January, 2021, the City of Santa Cruz Parks & Recreation Department's Open Space & Greenways team, in collaboration with the Arana Gulch Adaptive Management Working Group, the UCSC Greenhouse, and UCSC volunteers, did an experimental outplanting of 400 Santa Cruz tar plant, to try and ensure its persistence as a key goal of the Arana Gulch management plan. An additional 400 tarplants were scheduled to be planted in February. The short-term goal of this experimental outplanting is to identify the best outplanting methods. The long-term goal is to increase the seedbank of the tarplant at Arana to a level that will ensure a high probability of persistence for 100 years, or in perpetuity. This planting is something of a landmark—if successful could potentially exceed the targeted population goal for the Santa Cruz tarplant management program.

Also in 2021, four studies were conducted of the Arana Gulch Critical Habitat Unit, where in the 1990s tarplants were divided into four population clusters--"Areas" A, B, C and D.
Areas A, C and D have been grazed for several years, with the hopes that would increase the tarplant population. Instead, the tarplant population dropped to zero in two of the last six years, and only one single plant survived in 2020.

Problem 1: Please list every group that took part in the January 2021 outplanting described in the Santa Cruz tarplant passage above.
Problem 2: According to the tarplant passage, how many tarplants survived in 2020 in the grazed areas of Arana Gulch?
Problem 3: Extend the account of the Santa Cruz tarplant at Arana Gulch, picking up after its final sentence.

Source material:
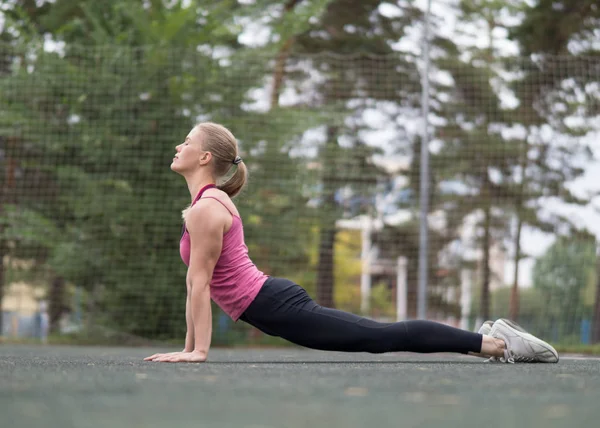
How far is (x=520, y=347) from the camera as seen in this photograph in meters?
2.91

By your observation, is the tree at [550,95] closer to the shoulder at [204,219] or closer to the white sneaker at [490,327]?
the white sneaker at [490,327]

Expected answer 1:
- The City of Santa Cruz Parks & Recreation Department's Open Space & Greenways team
- The Arana Gulch Adaptive Management Working Group
- The UCSC Greenhouse
- UCSC volunteers

Expected answer 2: Only one single plant survived in 2020.

Expected answer 3:
These studies were conducted, to determine the health of the Coastal Prairie habitat which the tarplant is a member, and what improvements could be made to produce future self-sustaining populations.

Study 1: How many exotic seeds are in the soil, that could potentially interfere with tarplant seedling survival? One square foot boxes were filled with topsoil, three inches deep from the four "Areas" in November 2021, and sown with California poppy seeds as a native plant stand-in for tarplant seeds, and watered daily.
As seedlings germinated, they were identified and counted. Weed seedling counts indicate that tarplants have a massive amount of weed competition, with 129-516 weed grass seedlings sprouting in each box, that overwhelmed and killed all of the poppy seedlings that sprouted.

Three different soil samples were taken from Area A, plus one sample from each of Areas B, C and D. The number of weed grass seedlings that sprouted per square foot were: Area A = 129–374. Area B = 451. Area C = 464. Area D = 516. The broadleaf weed seedlings were also an important issue: Area A = 8–17. Area B = 29. Area C = 45. Area D = 33 per square foot.

Study 2: Has cattle grazing over time, remove soil nutrients that tarplant seedlings need for survival? Wood boxes, one square foot each, were filled with topsoil and poppy seeds sown as a stand-in for the tarplants, and all other seedlings as they sprouted removed, leaving the poppy seedlings to grow unmolested. However, the poppy seedlings soon showed they were nutrient-starved by their lack of growth and leaf-color. Organic fertilizers and organic matter were added periodically, until the plants started to thrive.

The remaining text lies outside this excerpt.